Auf die biblische Vorstellung von einem jüngsten Tag möchte ich hier gar nicht weiter eingehen. Ich finde vielmehr interessant, welche Vorstellung von Leben nach dem Tod und von Auferstehung bei diesen Kryonikern offensichtlich vorherrscht. Zum einen zeigt sich in all dem natürlich eine ungebremste Fortschrittsgläubigkeit, ja und sogar der menschliche Größenwahn, der Fortschritt oder der Mensch könnte Herr über Leben und Tod sein. Aber wir wissen, dass der medizinische Fortschritt als solcher nicht automatisch eine gute Lebensqualität mit sich bringt. Menschen leben heute im Durchschnitt länger als früher, viele gut und glücklich, aber bei manchen wird durch lebensverlängernde Maßnahmen das Leben danach mehr zur Qual als zuvor.
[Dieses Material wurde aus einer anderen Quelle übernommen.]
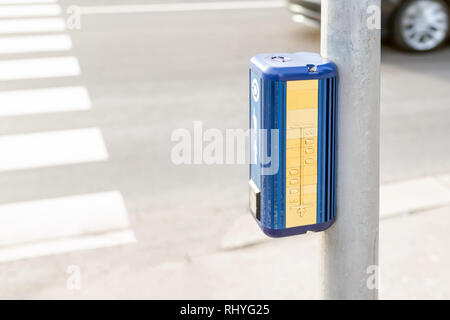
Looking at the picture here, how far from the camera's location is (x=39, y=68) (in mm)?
9641

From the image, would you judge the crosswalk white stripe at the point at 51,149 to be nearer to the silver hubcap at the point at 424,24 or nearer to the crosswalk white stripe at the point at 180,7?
the silver hubcap at the point at 424,24

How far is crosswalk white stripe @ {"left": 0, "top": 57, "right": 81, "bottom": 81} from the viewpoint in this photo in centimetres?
927

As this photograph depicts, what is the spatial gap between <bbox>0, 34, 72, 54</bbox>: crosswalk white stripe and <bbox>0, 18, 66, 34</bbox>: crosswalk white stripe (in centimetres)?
70

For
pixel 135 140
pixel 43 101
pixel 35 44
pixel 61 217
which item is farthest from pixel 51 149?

Und bei wieder Anderen ist es mit extremen Veränderungen wie Demenzkrankheiten verbunden.
Die Kryoniker würden uns und sich selbst damit vertrösten, dass das Probleme seien, die irgendwann auch einmal gelöst seien. Und dann sei eben der große Tag, wo all die Eingefrorenen zum Leben auferstehen.
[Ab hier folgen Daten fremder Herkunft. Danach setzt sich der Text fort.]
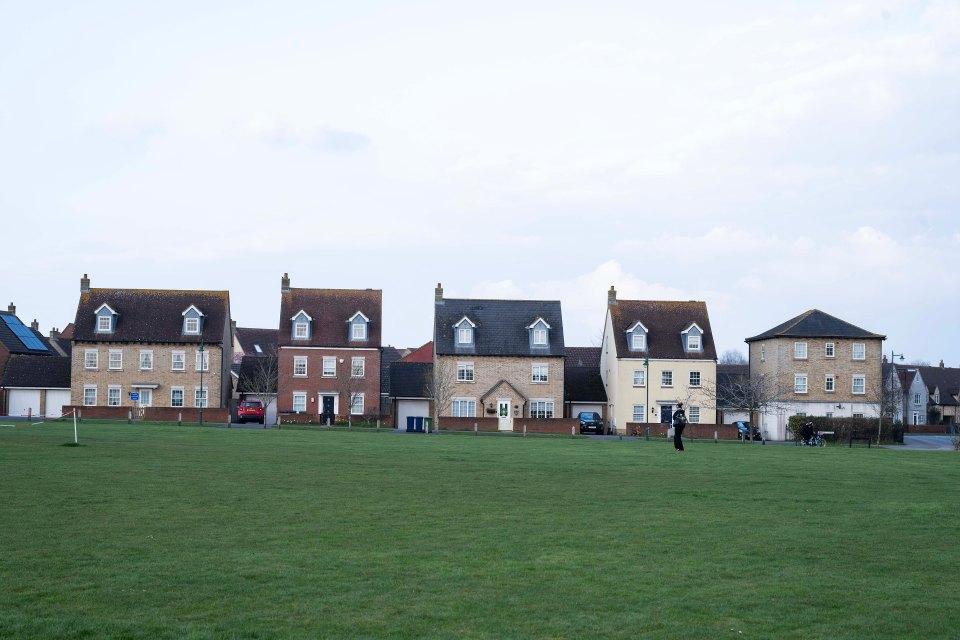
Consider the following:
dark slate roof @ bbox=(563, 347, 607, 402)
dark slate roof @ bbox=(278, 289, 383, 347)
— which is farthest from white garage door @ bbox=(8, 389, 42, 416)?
dark slate roof @ bbox=(563, 347, 607, 402)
Für mich, liebe Schwestern und Brüder in Christus, ist das eine im wahrsten Sinne des Wortes „Kryos“ – kalte Ideologie, die davon ausgeht, dass das Leben, so wie wir es haben, unverändert und auf immer bewahrt werden könnte und müsste. Diese Vorstellung von Auferstehung ist also eine größtmögliche Verlängerung des Immergleichen. Auferstehung als ewige Verlängerung des Jetztzustandes. Im Denken vieler Menschen, nicht nur in dem der Kryoniker, ist das Auferstehung. Im Grunde ist das aber Tod. Denn die Bewahrung des Immergleichen oder Einfrieren eines Jetztzustandes ist ja Stillstand.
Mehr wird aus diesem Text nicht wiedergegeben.